The Media Research Center is a right wing organization committed to exposing the liberal agenda in the mainstream press. In a recent column on their NewsBusters page, one of their writers makes reference to a comment I made regarding the National Association of Hispanic Journalists and its decision not to comment on the firing of Rick Sanchez from CNN.
I made the following comment during an appearance on NPR:
Well, my history with the organization [NAHJ] – I can answer it as if the question had been posed to me three years ago. And my answer would have been we tend not to weigh in on personnel matters. If an organization fires an employee, we try to stay out of that as much as possible. [Emphasis Newsbusters’] There – are there reasons that people would expect NAHJ to say something? Sure. But, you know, when it comes to a boss firing an employee, it takes a lot for us to jump in on that.
NewsBusters writer Tim Graham then notes, accurately:
Actually, three years ago, NAHJ president Olmeda was demanding Dallas Fox affiliate KDFW reinstate reporter Rebecca Aguilar after she accused a local man of being “trigger-happy” after he defended himself against an intruder.
Call me simple, but I can’t find any way to leave a comment on the story [Note: this has since been corrected on the Newsbusterd site]. So I’ll expound on the matter here.
Why did I respond to the Rebecca Aguilar situation in 2007 and then say NAHJ tries not to get involved in personnel matters? I know Graham couldn’t be bothered with anything so complicated as, I don’t know, just calling me and asking me, but I do think it’s a fair question. So here’s the answer.
A few weeks before Rebecca Aguilar was suspended from her job at a Texas TV station, she was honored as NAHJ’s Broadcast Journalist of the Year. When she was accused of ambushing the subject of a story and accusing him of being trigger happy, her station suspended her… and no one else. There were calls for NAHJ to rescind the award.

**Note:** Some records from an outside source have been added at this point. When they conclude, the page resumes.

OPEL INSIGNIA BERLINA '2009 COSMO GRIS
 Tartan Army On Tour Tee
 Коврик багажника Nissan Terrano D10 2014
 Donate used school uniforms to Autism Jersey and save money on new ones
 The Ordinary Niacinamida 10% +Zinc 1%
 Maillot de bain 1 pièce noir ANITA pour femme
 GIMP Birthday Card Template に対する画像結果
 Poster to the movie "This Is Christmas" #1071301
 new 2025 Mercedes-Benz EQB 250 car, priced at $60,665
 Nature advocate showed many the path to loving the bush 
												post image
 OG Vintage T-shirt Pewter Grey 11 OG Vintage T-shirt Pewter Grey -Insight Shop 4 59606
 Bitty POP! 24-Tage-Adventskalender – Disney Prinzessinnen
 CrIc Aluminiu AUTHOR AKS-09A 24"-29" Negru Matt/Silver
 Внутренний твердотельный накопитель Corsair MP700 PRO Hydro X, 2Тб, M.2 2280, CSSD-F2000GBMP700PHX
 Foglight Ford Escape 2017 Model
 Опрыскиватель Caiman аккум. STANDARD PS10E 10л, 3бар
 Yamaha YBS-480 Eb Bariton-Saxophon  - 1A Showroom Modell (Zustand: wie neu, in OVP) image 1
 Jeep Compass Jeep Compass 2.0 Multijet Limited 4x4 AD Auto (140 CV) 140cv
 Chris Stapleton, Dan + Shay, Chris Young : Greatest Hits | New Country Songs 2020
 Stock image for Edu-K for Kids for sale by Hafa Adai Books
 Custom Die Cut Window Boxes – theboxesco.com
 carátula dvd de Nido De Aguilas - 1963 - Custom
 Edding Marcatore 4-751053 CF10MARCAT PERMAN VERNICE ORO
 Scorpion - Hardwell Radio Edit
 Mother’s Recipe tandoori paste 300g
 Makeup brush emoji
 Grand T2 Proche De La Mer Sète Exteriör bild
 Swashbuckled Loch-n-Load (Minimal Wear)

I took a personal interest in what happened and determined that
- the subject of the story told Aguilar where to find him, which eliminates the argument he was ambushed.
- the subject of the story could easily have driven off, but instead granted Aguilar an interview.
- Aguilar’s questions were not accusatory. Journalists know that some questions that sound accusatory are merely designed to provoke a response from the subject, and the subject rose to the occasion eloquently.
- the television station found her report egregious enough to warrant suspension, but did not feel the same about anyone else involved in the story. In television news, it takes more than one person to put a story together. Aguilar was singled out for punishment.
So yes, based on the fact that she was singled out for punishment (later corrected when others were given token penalties), and based on the determination that the accusations of journalistic misconduct were unfair, and based on the obvious determination that our silence on the matter would be unacceptable considering the award we had just bestowed on Aguilar, I decided after consulting with the board that we needed to stand up for her.
And I’d do it again. I defended our position on the conservative Mike Gallagher radio program.
NAHJ isn’t going to weigh in on every firing of every Latino employee. And it shouldn’t. It’s not a union. NAHJ’s members expect to be treated fairly (which also means if we bad-mouth our bosses in public, we understand that we put our jobs on the line).
I said on NPR that it takes “a lot” for NAHJ to jump in on a personnel issue. Kudos to Tim Graham for finding an example when I did. Shame on him for not showing how the Aguilar gave us “a lot” of reasons to speak up.
I tried reaching Mr. Graham to explain this to him personally. My note to NewsBusters went unanswered. Mr. Graham, meanwhile, is free to comment here.
Note: I am not speaking for NAHJ. I do not know why they chose not to make a statement on the Rick Sanchez matter and I offer my thoughts only as speculation.